Es ist noch Platz im »Atomklo«

Im Zwischenlager Lubmin werden Castoren erwartet – am Wochenende sind Proteste geplant

  • Velten Schäfer, Schwerin
  • Lesedauer: 3 Min.
Kernkraftgegner mobilisieren nach Lubmin (Mecklenburg-Vorpommern), um gegen Castor-Transporte ins dortige Zwischenlager zu protestieren. Dessen Betreiber wehren sich gegen die Vorwürfe der Kritiker.

Nein, Marlies Philipp sieht sich »nicht als Hauptgegnerin«. Gewissermaßen kann die Sprecherin der Lubminer Energiewerke Nord (EWN) die Demonstranten sogar verstehen, die sich für Sonntag angekündigt haben: »Es geht da allgemein um Atompolitik. Transporte von Atommüll sind nur ein Aufhänger«, sagt sie. Und würden nicht, wenn sich die Kernkraftgegner heute durchsetzten, die EWN morgen mehr gebraucht denn je? Das bundeseigene Unternehmen hat sich zu einem der führenden Experten für die Demontage kerntechnischer Anlagen entwickelt. Um einen Schulterschluss wird es den Demonstranten am Sonntag aber nicht gehen. Seit bekannt wurde, dass 2010 – einen Termin gibt es laut Philipp noch nicht – insgesamt neun Behälter mit hochradioaktiven Abfällen aus dem Versuchsreaktor in Karlsruhe und dem einst kerngetriebenen Forschungsschiff »Otto Hahn« im Zwischenlager der EWN erwartet werden, geht im Nordosten das Wort vom »Atomklo« um.

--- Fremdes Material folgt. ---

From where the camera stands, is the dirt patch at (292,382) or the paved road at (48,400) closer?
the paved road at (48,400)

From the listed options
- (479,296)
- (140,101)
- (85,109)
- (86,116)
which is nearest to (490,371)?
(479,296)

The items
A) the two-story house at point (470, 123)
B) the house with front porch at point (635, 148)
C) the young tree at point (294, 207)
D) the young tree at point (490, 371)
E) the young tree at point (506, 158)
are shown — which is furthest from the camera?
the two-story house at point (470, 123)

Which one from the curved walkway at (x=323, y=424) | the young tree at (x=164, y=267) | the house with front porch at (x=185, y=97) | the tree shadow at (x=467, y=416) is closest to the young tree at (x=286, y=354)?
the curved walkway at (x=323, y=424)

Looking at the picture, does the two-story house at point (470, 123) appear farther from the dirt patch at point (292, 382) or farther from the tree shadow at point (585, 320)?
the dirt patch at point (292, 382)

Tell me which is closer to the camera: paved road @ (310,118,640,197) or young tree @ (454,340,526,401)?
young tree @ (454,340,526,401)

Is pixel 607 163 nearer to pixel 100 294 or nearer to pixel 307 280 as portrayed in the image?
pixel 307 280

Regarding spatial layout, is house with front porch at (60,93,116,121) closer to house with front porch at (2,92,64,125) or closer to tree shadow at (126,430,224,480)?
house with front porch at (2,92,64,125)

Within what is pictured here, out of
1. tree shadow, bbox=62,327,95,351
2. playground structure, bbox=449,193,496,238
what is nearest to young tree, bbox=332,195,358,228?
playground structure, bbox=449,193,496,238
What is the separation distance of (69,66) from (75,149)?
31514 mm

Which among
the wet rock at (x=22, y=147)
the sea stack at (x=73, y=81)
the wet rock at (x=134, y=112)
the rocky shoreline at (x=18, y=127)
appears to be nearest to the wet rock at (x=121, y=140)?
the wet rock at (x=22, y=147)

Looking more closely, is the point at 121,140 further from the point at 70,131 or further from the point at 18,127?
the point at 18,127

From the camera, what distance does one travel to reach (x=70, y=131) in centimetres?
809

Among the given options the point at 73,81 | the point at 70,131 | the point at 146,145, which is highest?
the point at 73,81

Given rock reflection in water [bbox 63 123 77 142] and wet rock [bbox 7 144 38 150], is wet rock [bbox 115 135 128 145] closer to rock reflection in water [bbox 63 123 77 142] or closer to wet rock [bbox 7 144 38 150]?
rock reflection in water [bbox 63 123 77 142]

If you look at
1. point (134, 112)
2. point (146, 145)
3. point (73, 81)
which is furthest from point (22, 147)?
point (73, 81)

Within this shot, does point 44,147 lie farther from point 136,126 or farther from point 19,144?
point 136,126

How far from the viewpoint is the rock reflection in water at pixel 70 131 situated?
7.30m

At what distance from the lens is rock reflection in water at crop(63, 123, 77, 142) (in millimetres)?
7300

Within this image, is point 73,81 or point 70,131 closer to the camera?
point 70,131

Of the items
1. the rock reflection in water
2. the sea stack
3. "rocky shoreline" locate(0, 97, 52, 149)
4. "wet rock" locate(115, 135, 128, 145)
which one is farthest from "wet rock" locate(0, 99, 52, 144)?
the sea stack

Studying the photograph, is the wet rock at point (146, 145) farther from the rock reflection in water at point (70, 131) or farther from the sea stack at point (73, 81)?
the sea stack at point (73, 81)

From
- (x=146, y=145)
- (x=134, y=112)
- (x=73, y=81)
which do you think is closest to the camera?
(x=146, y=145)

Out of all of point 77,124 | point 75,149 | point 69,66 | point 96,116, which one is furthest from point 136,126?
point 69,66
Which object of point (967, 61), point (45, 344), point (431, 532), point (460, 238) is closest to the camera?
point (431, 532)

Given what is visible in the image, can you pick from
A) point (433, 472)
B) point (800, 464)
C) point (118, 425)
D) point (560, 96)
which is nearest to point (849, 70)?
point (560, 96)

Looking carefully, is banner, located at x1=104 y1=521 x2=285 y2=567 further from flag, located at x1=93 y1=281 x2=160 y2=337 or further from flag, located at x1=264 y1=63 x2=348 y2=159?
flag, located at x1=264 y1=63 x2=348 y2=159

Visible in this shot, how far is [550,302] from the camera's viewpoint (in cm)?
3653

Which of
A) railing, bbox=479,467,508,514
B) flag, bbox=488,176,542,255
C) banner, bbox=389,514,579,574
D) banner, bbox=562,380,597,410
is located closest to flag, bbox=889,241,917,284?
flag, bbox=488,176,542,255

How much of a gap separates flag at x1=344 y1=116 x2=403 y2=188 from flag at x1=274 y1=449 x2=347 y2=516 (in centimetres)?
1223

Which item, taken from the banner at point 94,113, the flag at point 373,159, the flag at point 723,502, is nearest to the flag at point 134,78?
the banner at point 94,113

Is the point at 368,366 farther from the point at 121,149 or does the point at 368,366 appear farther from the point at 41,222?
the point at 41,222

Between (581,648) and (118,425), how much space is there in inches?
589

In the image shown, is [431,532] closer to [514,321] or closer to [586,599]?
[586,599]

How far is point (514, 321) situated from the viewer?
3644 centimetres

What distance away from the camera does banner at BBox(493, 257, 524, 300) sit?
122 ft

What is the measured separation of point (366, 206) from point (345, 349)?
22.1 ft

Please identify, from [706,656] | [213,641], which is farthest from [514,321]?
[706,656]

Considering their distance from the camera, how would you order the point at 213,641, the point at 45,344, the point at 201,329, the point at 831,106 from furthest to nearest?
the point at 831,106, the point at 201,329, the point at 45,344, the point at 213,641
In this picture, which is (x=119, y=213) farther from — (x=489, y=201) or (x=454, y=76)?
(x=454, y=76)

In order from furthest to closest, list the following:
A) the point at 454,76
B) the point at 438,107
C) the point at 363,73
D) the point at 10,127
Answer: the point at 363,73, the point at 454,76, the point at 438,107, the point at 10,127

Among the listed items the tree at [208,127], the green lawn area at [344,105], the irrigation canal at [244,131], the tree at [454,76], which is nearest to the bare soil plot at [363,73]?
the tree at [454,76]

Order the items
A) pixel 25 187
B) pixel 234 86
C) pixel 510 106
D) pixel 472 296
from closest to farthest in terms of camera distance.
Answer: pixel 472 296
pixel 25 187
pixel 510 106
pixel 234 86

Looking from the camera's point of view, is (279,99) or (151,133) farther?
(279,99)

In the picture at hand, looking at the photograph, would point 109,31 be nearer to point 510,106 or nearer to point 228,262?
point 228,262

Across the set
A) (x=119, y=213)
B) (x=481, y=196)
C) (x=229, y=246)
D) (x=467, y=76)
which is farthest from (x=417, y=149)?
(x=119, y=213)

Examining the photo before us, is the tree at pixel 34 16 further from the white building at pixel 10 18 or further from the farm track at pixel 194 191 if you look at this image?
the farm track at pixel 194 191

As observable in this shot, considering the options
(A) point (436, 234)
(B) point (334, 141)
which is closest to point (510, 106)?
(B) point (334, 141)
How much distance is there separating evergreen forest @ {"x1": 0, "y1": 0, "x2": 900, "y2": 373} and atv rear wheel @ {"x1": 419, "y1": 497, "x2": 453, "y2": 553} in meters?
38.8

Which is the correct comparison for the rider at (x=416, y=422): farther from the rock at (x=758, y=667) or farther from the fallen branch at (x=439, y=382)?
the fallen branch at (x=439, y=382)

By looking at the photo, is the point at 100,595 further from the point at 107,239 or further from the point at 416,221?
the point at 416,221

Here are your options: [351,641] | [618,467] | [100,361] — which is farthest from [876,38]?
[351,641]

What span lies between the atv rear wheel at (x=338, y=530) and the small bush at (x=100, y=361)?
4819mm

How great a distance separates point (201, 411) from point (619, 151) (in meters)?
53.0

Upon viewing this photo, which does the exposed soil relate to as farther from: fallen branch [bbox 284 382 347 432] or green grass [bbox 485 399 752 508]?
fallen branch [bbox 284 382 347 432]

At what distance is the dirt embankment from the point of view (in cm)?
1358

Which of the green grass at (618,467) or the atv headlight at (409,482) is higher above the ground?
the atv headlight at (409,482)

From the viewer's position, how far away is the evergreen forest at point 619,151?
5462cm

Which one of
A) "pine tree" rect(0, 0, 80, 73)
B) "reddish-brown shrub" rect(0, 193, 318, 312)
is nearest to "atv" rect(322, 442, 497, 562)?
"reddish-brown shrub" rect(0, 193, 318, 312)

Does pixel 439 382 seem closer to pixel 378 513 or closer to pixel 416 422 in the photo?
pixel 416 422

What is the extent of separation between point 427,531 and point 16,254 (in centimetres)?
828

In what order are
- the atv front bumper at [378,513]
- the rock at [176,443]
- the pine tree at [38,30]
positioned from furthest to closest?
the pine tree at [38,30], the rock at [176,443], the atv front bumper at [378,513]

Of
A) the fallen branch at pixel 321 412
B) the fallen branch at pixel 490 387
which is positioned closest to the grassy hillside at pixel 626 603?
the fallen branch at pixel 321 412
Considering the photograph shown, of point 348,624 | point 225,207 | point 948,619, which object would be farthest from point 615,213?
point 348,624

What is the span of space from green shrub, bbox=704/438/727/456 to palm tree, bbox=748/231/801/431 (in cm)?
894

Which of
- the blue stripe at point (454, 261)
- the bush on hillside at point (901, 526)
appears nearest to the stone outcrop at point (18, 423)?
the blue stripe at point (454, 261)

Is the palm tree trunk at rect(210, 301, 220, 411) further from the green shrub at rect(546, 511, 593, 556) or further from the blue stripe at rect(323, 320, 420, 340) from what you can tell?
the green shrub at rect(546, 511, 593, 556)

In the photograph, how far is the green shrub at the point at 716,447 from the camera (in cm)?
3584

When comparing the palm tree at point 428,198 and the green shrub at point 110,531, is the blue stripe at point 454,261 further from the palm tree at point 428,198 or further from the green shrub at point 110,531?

Mehr Kapazität als gedacht

Erstmals werde in Lubmin, wo nur der strahlende Abfall aus DDR-Produktion habe gelagert werden sollen, hochgefährlicher Atommüll aus dem Westen abgestellt, sagen die Kritiker. Doch von »Dammbruch« könne keine Rede sein, wehrt sich Philipp. Nur eine der acht Hallen im Zwischenlager sei für sensible Abfälle wie die jetzt erwarteten Brennstäbe vom Forschungsschiff überhaupt zugelassen. Von 80 »Plätzen« seien 65 mit Lubminer und Rheinsberger Abfällen belegt. Nun kommen neun weitere Behälter hinzu – was Platz für maximal weitere sechs Behälter ließe. Es sei nicht auszuschließen, dass diese auch noch belegt werden, heißt es bei den EWN. Aber es lägen »keine Anfragen vor«.

Damit widerspricht Philipp früheren Angaben des Schweriner Innenministers Lorenz Caffier (CDU). Der hatte vor Kurzem von 74 Plätzen in der Halle für sensible Abfälle gesprochen, womit das Lager nach der jetzigen »Lieferung« voll gewesen wäre. Caffier ist allerdings nur für die leichteren Abfälle in den anderen Hallen zuständig.

Anti-Atomkraft-Gruppen aus dem städtisch-studentischen Milieu von Rostock und Greifswald haben für das Wochenende zu »Aktionstagen« ausgerufen. Am Sonntag wollen sie mit einem Fahrradkorso aus Greifswald und einer Demonstration, die um 12 Uhr am Alten Bahnhof in Lubmin beginnen soll, in der Nähe des Zwischenlagers protestieren. Am Samstag gibt es eine Veranstaltung und ein Vernetzungstreffen mit dem »Baltic Sea«-Netzwerk, einem internationalen Zusammenschluss von Kernkraftkritikern, das auch vor einer radioaktiven Verschmutzung der ohnehin geplagten Ostsee warnt.

Ermittlungen gegen EWN

Gegen die EWN hatte es im Frühjahr sogar staatsanwaltschaftliche Ermittlungen wegen strahlender Abwässer gegeben, die aber ergebnislos eingestellt wurden. 1999 kam der erste Behälter nach Lubmin. Zwischenlager sind auf 40 Jahre befristet – ab dem ersten Castor. 2039 ist demnach Schluss mit dem Atommüll am Bodden. Dann, davon geht das Gesetz aus, habe man ein Endlager gefunden. Oder man verlängert die Fristen. Oder »wir bringen es wieder in Aufbereitungsanlagen, wie andere auch«, lacht EWN-Sprecherin Philipp. Das zumindest wollen die Demonstranten ganz sicher verhindern.